Wahlplakat der Zionistischen Vereinigung »Wir oder er« - von Ranbar (Eigenes Werk) [CC BY-SA 4.0], via Wikimedia Commons Wahlplakat der Zionistischen Vereinigung »Das sind Wir oder Er« - von Ranbar (Eigenes Werk) [CC BY-SA 4.0], via Wikimedia Commons

Mit dem Ausgang der Wahlen ändert sich scheinbar wenig, weil es so ausschaut, als bleibe Netanjahu an der Macht. Das ist die oberflächliche Betrachtung des Wahlausgangs. Tatsächlich hat die Zionistische Vereinigug (HaMachane HaZioni) durch ihr gemeinsames Auftreten kein schlechtes Ergebnis erzielt, auch wenn es nicht für eine Regierungsbeteiligung reichen dürfte. Dies zeigt recht gut, dass die Bevölkerung sehr verschiedene Interessensschwerpunkte hat. Einigen ist Sicherheit wichtig, anderen soziale Gerechtigkeit und die Aussicht, von eigener Arbeit auch (gut) leben zu können. Für die Juden der Diaspora dürften beide Themen nicht so sehr uninteressant sein - natürlich nur dann, wenn man sich über eine Auswanderung Gedanken macht. Es hat der Mann gewonnen, der in den Augen der Öffentlichkeit hier in Europa, nicht gerade Wunschkandidat war - um das mal euphemistisch zu umschreiben. Fast schon egal, wer statt Netanjahu die Wahl gewinnt. Es dürfte seiner Popularität nicht gerade genutzt haben, in den letzten Stunden noch vor den arabischen Wählern zu warnen - was weder weise, noch akzeptabel war. Er hat sich schon zuvor mit Richter Salim Joubran angelegt, der aus einer arabischen Familie stammt und die Wahlen beaufsichtigt. Das gute Abschneiden der arabischen Sammelpartei ist interessant und in gewisser Weise bedeutsam. Es zeigt nämlich zwei Dinge: Zum einen, dass Israel genau kein Apartheidstaat ist, in dem nichtjüdische Israelis keinerlei Rechte hätten und zum anderen, dass viele arabische Wähler sich irgendwie doch nicht in den anderen Parteien aufgehoben fühlen - wenngleich HaMachane HaZioni Zouheir Bahloul aufgestellt hat und Jisrael Beitejnu Hamad Amar (einen Drusen). Bei einer großen Koalition wäre übrigens der Spitzenkandidat der Vereinigten Arabischen Liste, Ayman Odeh, offizieller Oppositionsführer geworden.

- - - - - - -

» Arbeitsauftrag A:
Fasse den Text über den Ausgang der Wahlen in Israel in zwei Sätzen zusammen.
» Arbeitsauftrag B:
Führe den Text über den Ausgang der Wahlen in Israel nach seinem letzten Satz fort.
Die Einträge stehen in keinem Zusammenhang mit dem Text.

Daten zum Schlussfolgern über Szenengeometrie
- - - - - - -

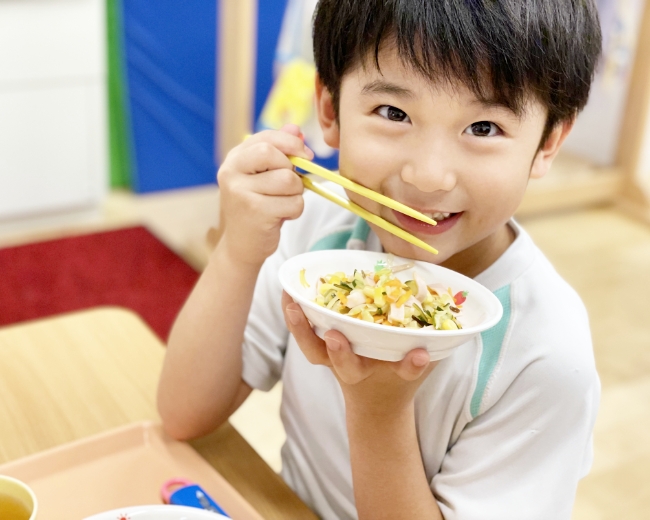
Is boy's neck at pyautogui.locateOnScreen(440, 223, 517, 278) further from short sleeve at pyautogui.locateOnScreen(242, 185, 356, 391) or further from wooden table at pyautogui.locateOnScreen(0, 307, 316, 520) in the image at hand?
wooden table at pyautogui.locateOnScreen(0, 307, 316, 520)

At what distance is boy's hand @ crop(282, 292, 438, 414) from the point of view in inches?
28.0

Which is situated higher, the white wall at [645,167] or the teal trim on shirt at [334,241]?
the teal trim on shirt at [334,241]

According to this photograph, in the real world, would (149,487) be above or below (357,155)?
below

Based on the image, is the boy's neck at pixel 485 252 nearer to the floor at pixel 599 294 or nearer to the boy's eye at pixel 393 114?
the boy's eye at pixel 393 114

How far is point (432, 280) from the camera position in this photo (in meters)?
0.84

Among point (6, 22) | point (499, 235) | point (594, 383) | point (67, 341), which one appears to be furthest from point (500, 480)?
point (6, 22)

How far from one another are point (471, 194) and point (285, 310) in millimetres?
229

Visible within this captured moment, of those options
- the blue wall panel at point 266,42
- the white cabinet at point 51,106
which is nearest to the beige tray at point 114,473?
the white cabinet at point 51,106

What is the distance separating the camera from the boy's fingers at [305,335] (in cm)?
77

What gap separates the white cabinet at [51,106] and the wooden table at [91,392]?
2048mm

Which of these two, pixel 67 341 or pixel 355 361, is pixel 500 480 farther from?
pixel 67 341

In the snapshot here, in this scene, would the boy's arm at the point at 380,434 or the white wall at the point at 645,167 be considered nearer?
the boy's arm at the point at 380,434

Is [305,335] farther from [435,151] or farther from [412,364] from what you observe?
[435,151]

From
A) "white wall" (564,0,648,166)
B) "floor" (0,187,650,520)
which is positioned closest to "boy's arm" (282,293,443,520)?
"floor" (0,187,650,520)
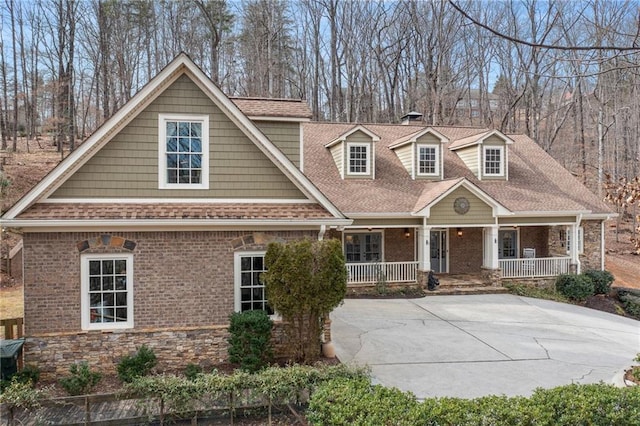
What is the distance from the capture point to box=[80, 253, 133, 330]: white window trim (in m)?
8.45

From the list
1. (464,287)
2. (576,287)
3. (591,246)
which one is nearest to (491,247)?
(464,287)

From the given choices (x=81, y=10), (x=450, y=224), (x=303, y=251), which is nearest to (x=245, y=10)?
(x=81, y=10)

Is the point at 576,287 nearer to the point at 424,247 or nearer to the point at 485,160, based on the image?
the point at 424,247

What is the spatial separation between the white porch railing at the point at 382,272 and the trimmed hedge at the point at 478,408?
990 cm

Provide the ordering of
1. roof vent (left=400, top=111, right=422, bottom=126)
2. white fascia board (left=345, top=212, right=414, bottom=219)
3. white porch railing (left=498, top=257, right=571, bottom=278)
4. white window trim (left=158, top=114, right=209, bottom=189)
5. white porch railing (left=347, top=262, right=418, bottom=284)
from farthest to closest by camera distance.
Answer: roof vent (left=400, top=111, right=422, bottom=126), white porch railing (left=498, top=257, right=571, bottom=278), white porch railing (left=347, top=262, right=418, bottom=284), white fascia board (left=345, top=212, right=414, bottom=219), white window trim (left=158, top=114, right=209, bottom=189)

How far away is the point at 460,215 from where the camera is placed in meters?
16.9

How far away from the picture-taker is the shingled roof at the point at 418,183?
17.2m

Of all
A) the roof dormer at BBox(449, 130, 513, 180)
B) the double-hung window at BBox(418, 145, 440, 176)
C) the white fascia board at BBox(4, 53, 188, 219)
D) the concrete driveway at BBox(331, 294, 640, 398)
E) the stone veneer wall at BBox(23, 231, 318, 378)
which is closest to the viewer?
the stone veneer wall at BBox(23, 231, 318, 378)

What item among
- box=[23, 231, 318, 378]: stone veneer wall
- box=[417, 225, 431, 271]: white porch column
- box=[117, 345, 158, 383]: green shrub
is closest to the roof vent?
box=[417, 225, 431, 271]: white porch column

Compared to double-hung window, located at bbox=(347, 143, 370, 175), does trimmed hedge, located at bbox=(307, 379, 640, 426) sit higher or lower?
lower

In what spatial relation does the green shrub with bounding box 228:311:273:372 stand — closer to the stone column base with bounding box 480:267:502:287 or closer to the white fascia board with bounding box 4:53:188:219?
the white fascia board with bounding box 4:53:188:219

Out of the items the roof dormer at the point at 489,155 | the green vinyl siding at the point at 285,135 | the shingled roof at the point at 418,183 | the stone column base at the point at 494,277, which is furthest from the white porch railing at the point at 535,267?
the green vinyl siding at the point at 285,135

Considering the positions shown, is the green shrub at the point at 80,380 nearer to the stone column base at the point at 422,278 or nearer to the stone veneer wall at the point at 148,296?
the stone veneer wall at the point at 148,296

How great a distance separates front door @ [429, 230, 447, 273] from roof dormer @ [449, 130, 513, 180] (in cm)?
325
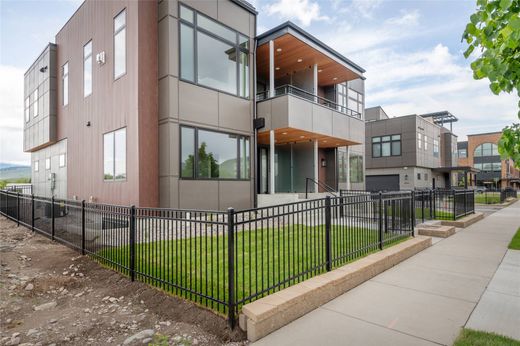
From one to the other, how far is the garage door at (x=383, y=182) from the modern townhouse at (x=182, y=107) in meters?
19.6

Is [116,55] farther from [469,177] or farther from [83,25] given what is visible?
[469,177]

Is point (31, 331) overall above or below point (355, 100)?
below

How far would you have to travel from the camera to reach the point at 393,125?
113ft

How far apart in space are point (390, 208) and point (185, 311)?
5.46 meters

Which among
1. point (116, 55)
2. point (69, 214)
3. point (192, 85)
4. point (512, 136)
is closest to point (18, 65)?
point (116, 55)

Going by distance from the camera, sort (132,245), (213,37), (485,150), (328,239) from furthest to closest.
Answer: (485,150) < (213,37) < (132,245) < (328,239)

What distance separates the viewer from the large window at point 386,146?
34.2 meters

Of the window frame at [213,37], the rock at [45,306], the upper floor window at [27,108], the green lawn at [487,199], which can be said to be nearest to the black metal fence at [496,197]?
the green lawn at [487,199]

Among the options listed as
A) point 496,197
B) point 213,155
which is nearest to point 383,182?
point 496,197

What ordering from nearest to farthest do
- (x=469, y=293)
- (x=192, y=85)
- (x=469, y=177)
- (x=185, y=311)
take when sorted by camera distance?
1. (x=185, y=311)
2. (x=469, y=293)
3. (x=192, y=85)
4. (x=469, y=177)

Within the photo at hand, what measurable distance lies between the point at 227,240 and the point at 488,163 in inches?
2862

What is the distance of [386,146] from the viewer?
35469mm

- - - - - - -

» Antwortbereich A:
Der Wahlausgang scheint wenig zu ändern, weil Netanjahu wohl an der Macht bleibt, doch die Zionistische Vereinigung hat durch ihr gemeinsames Auftreten kein schlechtes Ergebnis erzielt, auch wenn es kaum für eine Regierungsbeteiligung reichen dürfte. Netanjahus Warnung vor arabischen Wählern in den letzten Stunden war laut Text weder weise noch akzeptabel, und das gute Abschneiden der arabischen Sammelpartei zeigt, dass Israel kein Apartheidstaat ist und dass sich viele arabische Wähler in den anderen Parteien nicht aufgehoben fühlen.

» Antwortbereich B:
Das israelische Fernsehen tweetete ein Bild von Ja’akow Herzog und Tzipi Livni vom Frühstück am Strand am Morgen nach der Wahl:

Da war schon klar, dass die Regierungsbeteiligung vermutlich vom Tisch ist. Aber auch für Netanjahu wird es kein Spaziergang. Er muss nun die potentiellen Koalitionspartner unter einen Hut bringen und eine Perspektive für eine Zusammenarbeit formulieren. Bei den vielen kleinen Interessen keine leichte Aufgabe. Eine Präsidentschaft Netanjahus bedeutet nicht zwangsläufig, dass der Friedensprozess endgültig begraben wurde, hoffentlich jedenfalls. Entgegen der Aussage, es werde mit ihm keine zwei Staaten geben, muss Netanjahu eine sichere Alternative vorstellen oder von seiner Aussage abrücken und es irgendwie in einen »Ja-Ja-das-war-vor-der-Wahl« Kontext bringen. Auf der anderen Seite war diese Lösung zunächst nur mehr eine schöne illusorische Idee, die aber immer unerreichbarer wurde. Nicht nur aus israelisch-innenpolitischer Sicht.

Langfristig wird große Rhetorik hier keine Lösung bringen und seine Position nicht absichern. Die sozialen Probleme wird seine Regierung angehen müssen. Tatsächlich ist vieles nicht so zementiert, wie es momentan ausschauen könnte.

Abschließend muss man erwähnen, dass ein anderer Wahlausgang bezüglich des Irans keine Änderung gebracht hätte. Es ist Konsens, dass eine iranische Regierung mit Atomwaffen für den Staat Israel eine Bedrohung darstellt.

Noch etwas zur »Rezeption« der Wahlen in den deutschsprachigen Blogs und Facebook-Accounts: Genausoviel, wie die Europäer wollten, dass Benjamin Netanjahu unter allen Umständen nicht gewählt wird, wollten einige populistische Blogger, dass Benjamin Netanjahu unbedingt wieder gewählt wird. Warum? Nicht aus der Erkenntnis heraus, dass Netanjahu dieses oder jenes bewegt hätte, oder weil man vergessen hätte, wie lange er vor einer Antwort auf den Raketenbeschuss aus Gaza im Sommer 2014 gezögert hat. Nein. Offenbar nur, damit man nun sagen kann: »Bäh, bäh, Bäh – Israel kann selber bestimmen, wer gewählt wird.« Das wird aber dem Wahlergebnis nicht gerecht und der Komplexität der Situation auch nicht.